## START TEXT EXCERPT

The larger cable sizes will be too big to fit onto the terminals of the equipment (anything more than 2.5 mm2), so for those you will also need appropriately rated/ sized connector boxes at each end to run thinner cable from, or cut the end of the cable to fit. Remember that using cables not thick enough (for the power they carry) can heat up and catch fire.
Not only does everything need to be placed as close together as possible, some goes in the house and the rest in a building outside, separated by only a wall. The inverter is indoors, so you can switch it off when not in use, as is the display panel for the charge controller. Everything else is on the other side. We built an extension for this, which also doubles up as the tool-shed, where it is always dry/ cool/ and frost-free.
The solar panels need a mount. Do not buy one of these, use the drawings below to design your own and have it made up. Main things to bear in mind – it needs to be able to cope with very high winds/ swivel to stay aligned with the sun/ overall height remain as low as possible to conserve rigidity and make it easy to clean/ maintain the panels.

## END TEXT EXCERPT

REQUIRED ACTIONS:
(1) Condense the paragraph of the solar power text that begins "The solar panels need a mount" into a short list that keeps its main facts.
(2) Write the next paragraph of the text on the home solar power setup, picking up after its final sentence.
These records have no connection to the text about the home solar power setup.

## START DATASET RECORDS

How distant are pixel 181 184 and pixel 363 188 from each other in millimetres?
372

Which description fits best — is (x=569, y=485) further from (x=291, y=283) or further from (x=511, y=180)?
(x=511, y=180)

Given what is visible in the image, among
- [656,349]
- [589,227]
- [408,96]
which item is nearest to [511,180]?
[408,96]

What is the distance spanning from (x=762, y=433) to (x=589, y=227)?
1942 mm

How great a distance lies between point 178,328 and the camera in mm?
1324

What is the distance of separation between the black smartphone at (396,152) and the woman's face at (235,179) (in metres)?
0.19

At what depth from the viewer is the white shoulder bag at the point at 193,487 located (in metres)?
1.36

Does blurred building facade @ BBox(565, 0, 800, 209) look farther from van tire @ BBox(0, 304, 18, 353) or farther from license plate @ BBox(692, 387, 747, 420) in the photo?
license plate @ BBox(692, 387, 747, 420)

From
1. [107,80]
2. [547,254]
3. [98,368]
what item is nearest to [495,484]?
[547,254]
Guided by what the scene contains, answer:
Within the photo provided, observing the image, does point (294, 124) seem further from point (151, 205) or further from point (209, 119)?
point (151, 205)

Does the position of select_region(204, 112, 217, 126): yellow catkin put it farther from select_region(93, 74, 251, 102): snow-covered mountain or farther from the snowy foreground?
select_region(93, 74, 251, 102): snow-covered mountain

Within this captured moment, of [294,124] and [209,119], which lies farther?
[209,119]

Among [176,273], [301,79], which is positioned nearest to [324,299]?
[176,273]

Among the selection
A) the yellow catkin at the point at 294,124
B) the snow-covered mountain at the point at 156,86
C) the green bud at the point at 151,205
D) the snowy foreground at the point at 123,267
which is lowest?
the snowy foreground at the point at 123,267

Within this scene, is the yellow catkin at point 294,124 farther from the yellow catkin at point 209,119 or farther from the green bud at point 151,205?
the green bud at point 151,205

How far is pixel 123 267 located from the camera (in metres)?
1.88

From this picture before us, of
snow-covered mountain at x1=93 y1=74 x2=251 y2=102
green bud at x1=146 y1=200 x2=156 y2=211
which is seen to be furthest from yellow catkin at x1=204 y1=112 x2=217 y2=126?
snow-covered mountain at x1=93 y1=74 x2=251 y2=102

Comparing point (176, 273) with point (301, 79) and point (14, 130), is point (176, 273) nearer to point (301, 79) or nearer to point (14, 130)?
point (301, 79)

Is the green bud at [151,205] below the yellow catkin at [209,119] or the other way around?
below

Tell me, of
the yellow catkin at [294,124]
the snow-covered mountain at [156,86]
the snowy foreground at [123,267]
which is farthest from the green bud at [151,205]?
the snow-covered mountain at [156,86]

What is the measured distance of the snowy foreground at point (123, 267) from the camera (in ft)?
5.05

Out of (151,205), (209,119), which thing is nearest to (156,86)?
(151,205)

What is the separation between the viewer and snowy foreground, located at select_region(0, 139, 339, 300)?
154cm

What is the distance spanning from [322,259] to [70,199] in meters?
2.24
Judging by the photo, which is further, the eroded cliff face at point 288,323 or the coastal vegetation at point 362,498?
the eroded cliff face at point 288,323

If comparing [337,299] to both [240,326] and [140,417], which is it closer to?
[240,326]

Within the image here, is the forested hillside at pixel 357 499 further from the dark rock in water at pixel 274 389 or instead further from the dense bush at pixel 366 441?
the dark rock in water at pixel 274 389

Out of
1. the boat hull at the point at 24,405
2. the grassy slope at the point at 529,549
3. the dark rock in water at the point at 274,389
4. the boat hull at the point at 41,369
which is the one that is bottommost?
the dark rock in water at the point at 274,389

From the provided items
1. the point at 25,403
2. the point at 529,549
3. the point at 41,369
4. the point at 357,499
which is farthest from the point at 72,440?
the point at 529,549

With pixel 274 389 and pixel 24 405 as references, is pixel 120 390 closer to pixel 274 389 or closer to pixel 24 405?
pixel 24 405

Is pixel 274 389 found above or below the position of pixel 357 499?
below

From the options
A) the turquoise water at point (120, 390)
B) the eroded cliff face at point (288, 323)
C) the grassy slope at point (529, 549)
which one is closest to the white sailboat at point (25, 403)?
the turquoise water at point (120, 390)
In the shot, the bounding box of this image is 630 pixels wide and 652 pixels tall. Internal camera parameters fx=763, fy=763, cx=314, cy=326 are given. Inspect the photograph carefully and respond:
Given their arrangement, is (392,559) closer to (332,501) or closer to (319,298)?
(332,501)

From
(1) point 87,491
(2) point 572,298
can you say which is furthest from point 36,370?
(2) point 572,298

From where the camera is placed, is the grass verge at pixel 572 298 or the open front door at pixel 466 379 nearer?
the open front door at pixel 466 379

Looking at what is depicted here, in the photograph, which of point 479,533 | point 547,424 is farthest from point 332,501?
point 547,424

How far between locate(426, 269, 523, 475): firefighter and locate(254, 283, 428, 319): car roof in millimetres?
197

## END DATASET RECORDS

ANSWERS BELOW:
(1)
- The solar panels need a mount.
- Don't buy one; design your own from the drawings and have it made.
- It must withstand very high winds.
- It must swivel to stay aligned with the sun.
- Its overall height should stay as low as possible, for rigidity and for easy cleaning and maintenance of the panels.

(2)
The charge controller is fixed to the wall, behind which you need to fit a metal sheet (galvanised is perfect) or spacers to help dissipate the heat. Mount the fused switch nearby. The inverter fixes to a wall too, as does the display panel (remember to put it where it can be read easily). You’ll also need sockets, for both the 12 volt and 240 volt supply, located as close to the rest of the equipment as possible. Mark the 12 volt socket so you know which is the positive (+) pin, as well as all the plugs of your 12 volt appliances.
Important stuff to remember. People will tell you 12 volt DC electricity can’t kill. Wrong. If you accidentally (or thoughtlessly) allow the positive battery terminal to touch the negative one, with something that conducts electricity (metal, wet hands, etc), it becomes lethal and can even melt metal. DC electricity and equipment also only works when you connect everything correctly. If you don’t, and are very lucky, nothing happens, but most likely it will instantly fry everything in its path and your precious investment will become a worthless piece of junk. Always remember: RED is for LIVE (+), and BLACK is NEGATIVE (–). If you are worried that the bare cable ends might touch during installation then tape them over temporarily. Cover the clamps that bolt onto the battery poles with a cloth while waiting to fit, leave nothing to chance. Wear latex gloves. Whenever connecting the battery (and this applies with cars too) always attach the positive first. Disconnecting, remove the negative first.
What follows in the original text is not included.